● **Passage to read**
Monday, September 28, 2009

Sarah Palin's World View

"Palin's worldview takes shape in Hong Kong," an article posted on foreign Policy magazine's The Cable blog, remarked that the 2008 Republican vice presidential candidate's Asian speech...
"...included some of the most critical statements about the Chinese Communist Party by an American political leader in years."
The FP post also included several excerpts from Palin's speech. One which we found significant seems to put some distance between her and the neoconservative world view of the George W. Bush administration:
"I am not talking about some U.S.-led "democracy crusade." We cannot impose our values on other counties. Nor should we seek to. But the ideas of freedom, liberty and respect for human rights are not U.S. ideas, they are much more than that."

● **Exercise set**
#1 In the post about Sarah Palin's world view, quote the passage from "Sarah Palin's World" to "candidate's Asian speech..." word for word.
#2 According to the post about Sarah Palin's world view, which blog posted the article "Palin's worldview takes shape in Hong Kong"?

● **Stored data**
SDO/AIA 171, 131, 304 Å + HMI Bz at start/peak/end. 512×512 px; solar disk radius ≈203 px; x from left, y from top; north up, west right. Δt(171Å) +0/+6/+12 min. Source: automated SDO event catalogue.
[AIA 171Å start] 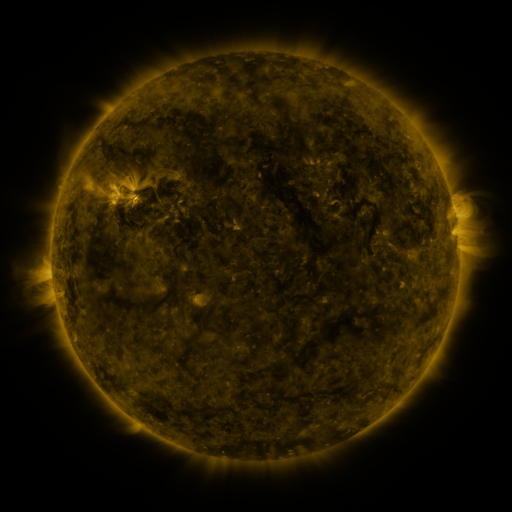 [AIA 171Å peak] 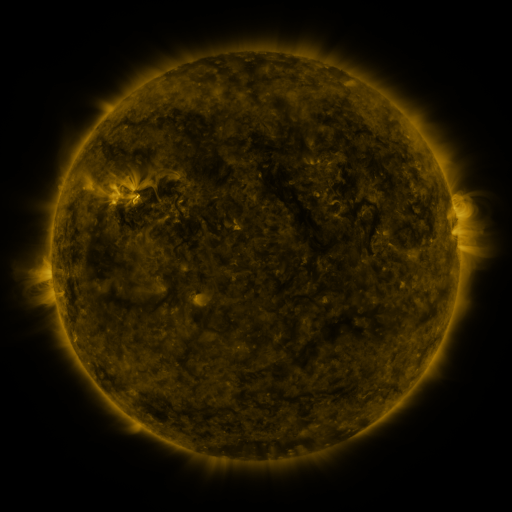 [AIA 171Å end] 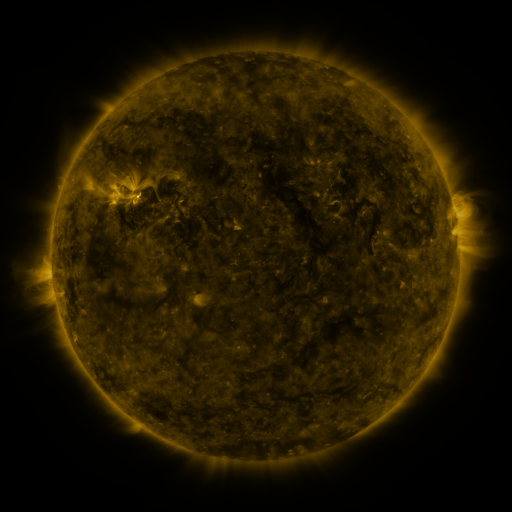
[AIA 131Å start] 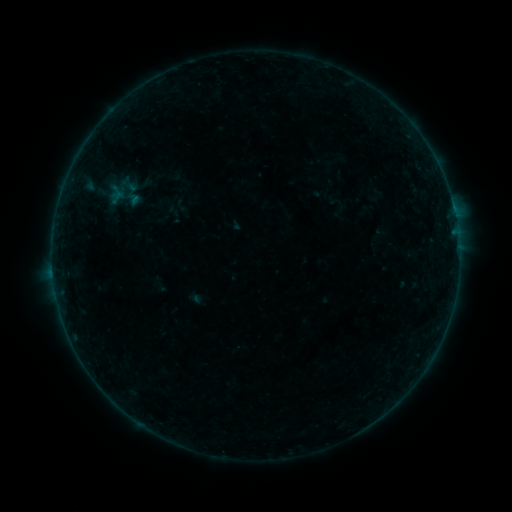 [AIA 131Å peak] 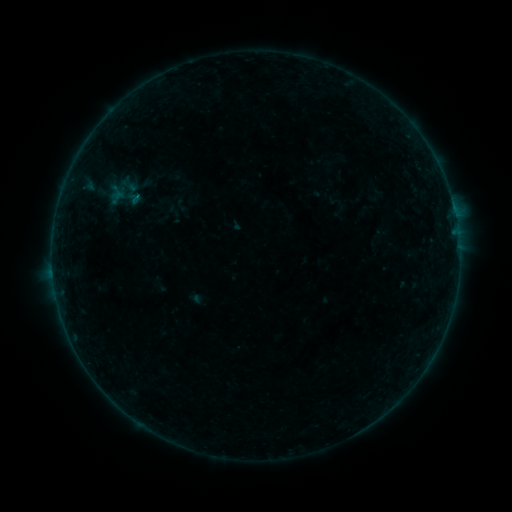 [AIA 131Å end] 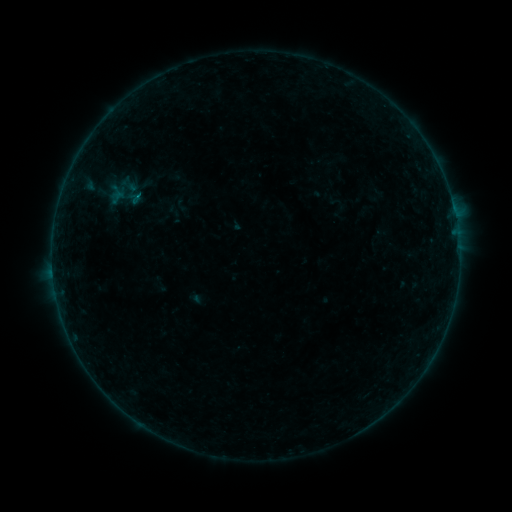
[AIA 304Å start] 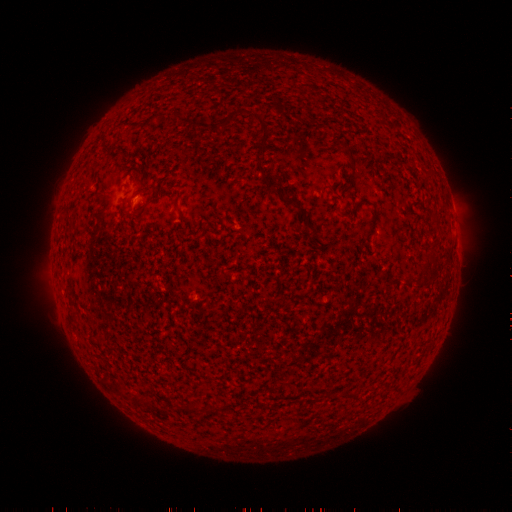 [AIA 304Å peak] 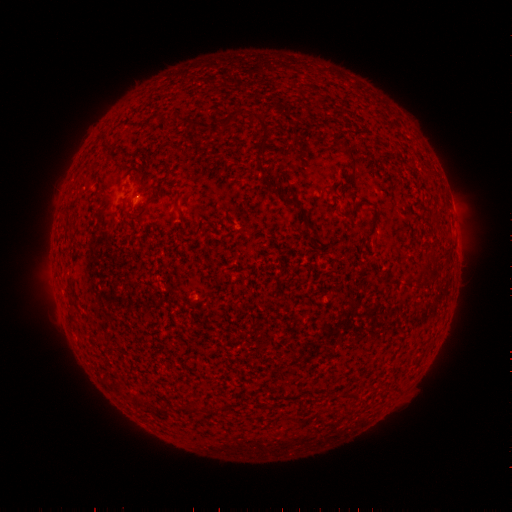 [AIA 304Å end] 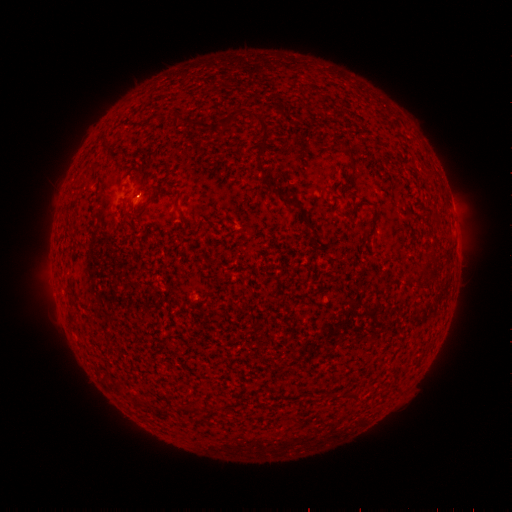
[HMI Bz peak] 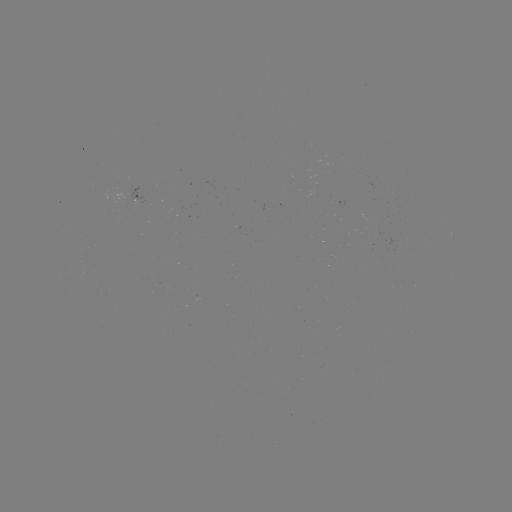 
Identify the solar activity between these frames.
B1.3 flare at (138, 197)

--

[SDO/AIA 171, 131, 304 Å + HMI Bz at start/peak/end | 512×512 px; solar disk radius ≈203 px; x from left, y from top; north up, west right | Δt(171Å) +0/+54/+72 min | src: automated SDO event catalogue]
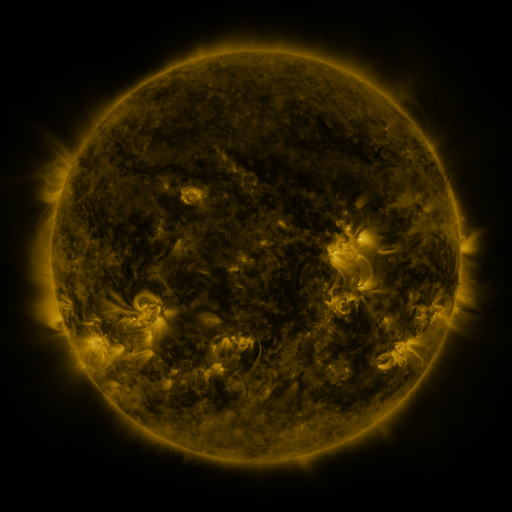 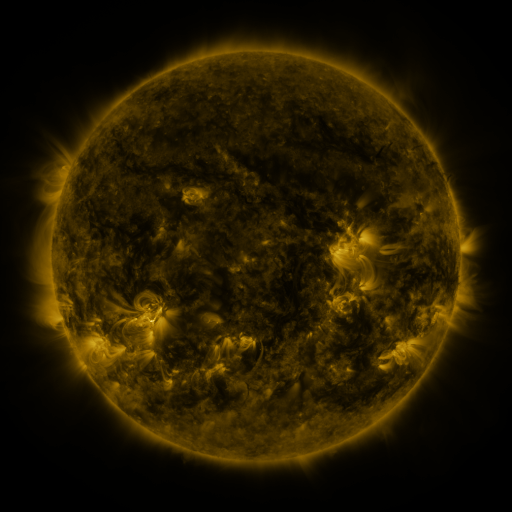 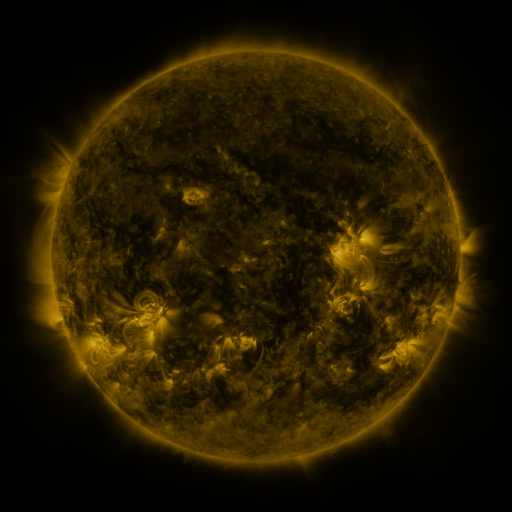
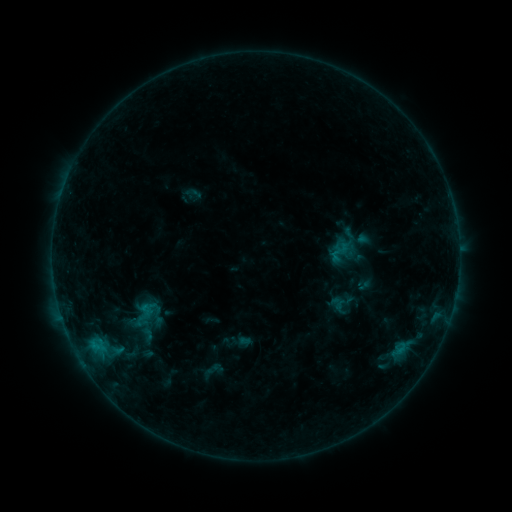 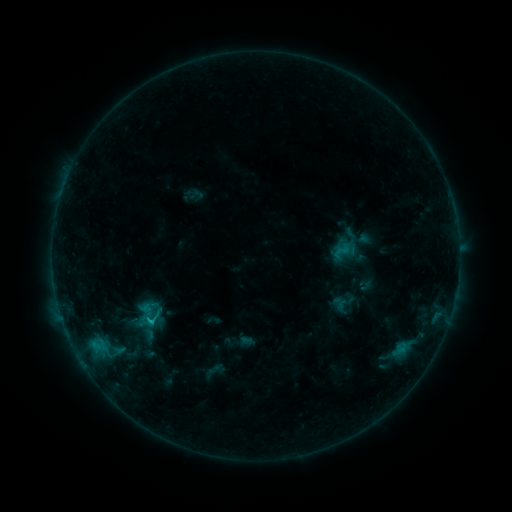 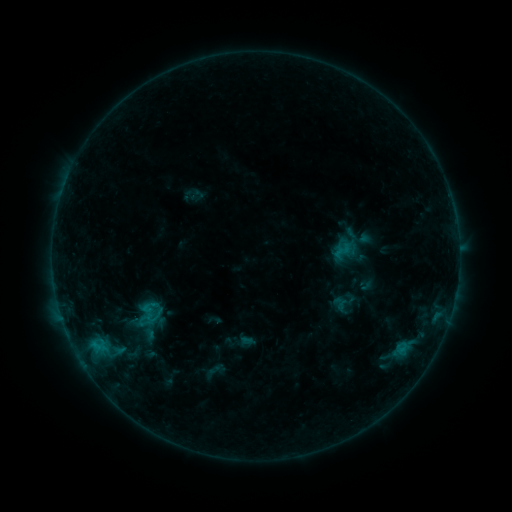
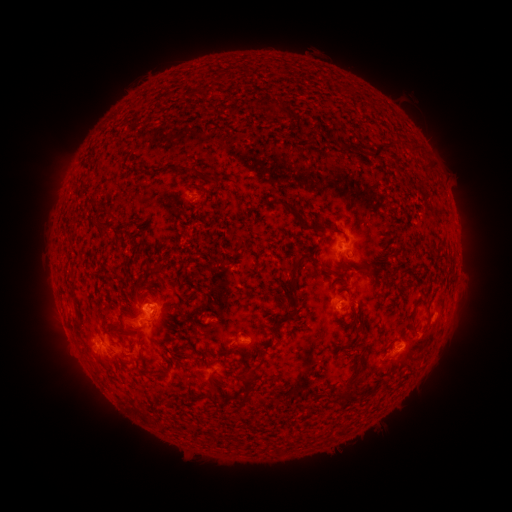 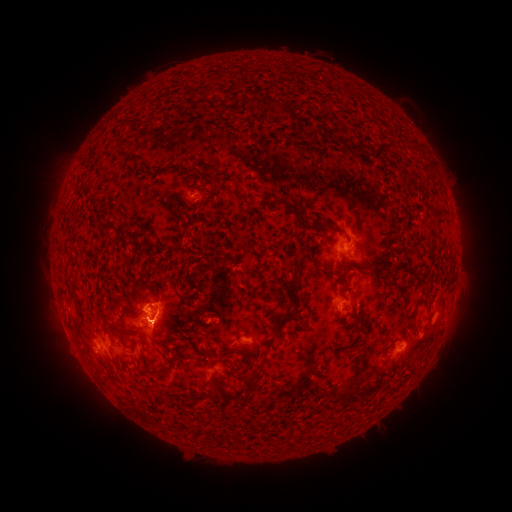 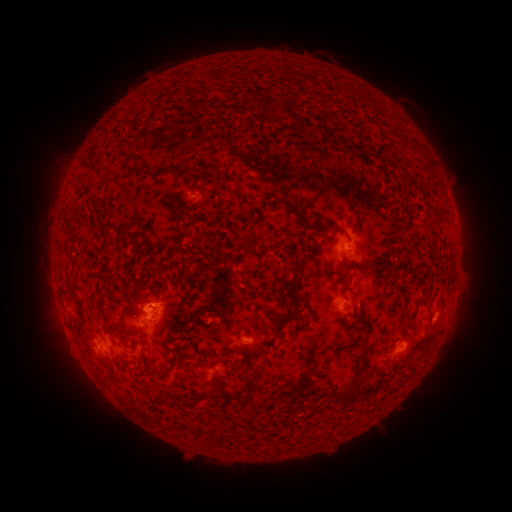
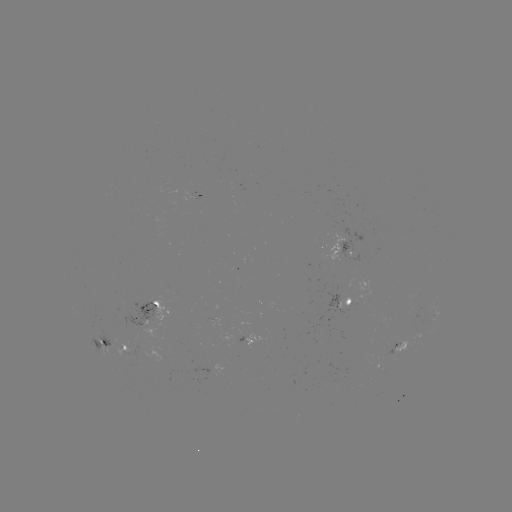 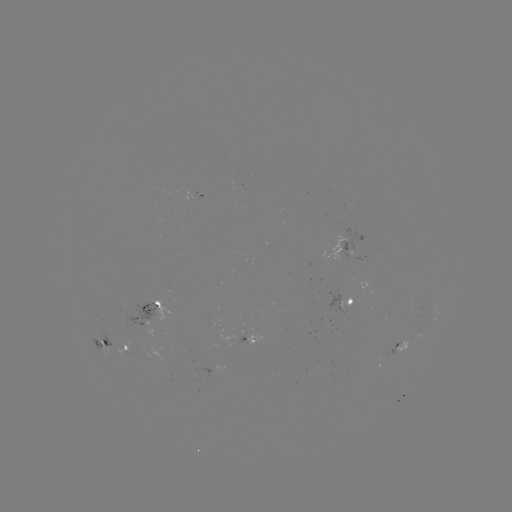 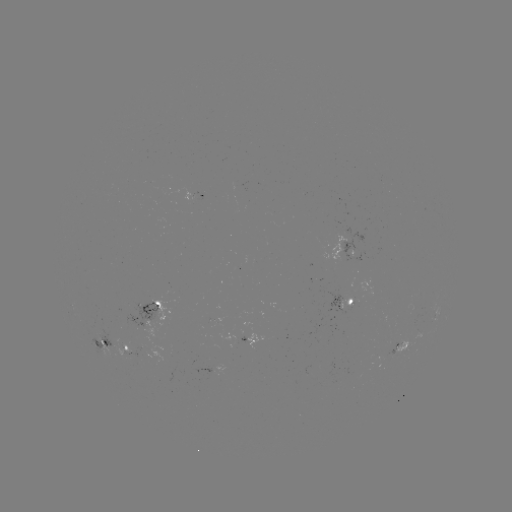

● **Solution list**
#1
Sarah Palin's World View

"Palin's worldview takes shape in Hong Kong," an article posted on foreign Policy magazine's The Cable blog, remarked that the 2008 Republican vice presidential candidate's Asian speech...

#2 The Cable blog of Foreign Policy magazine.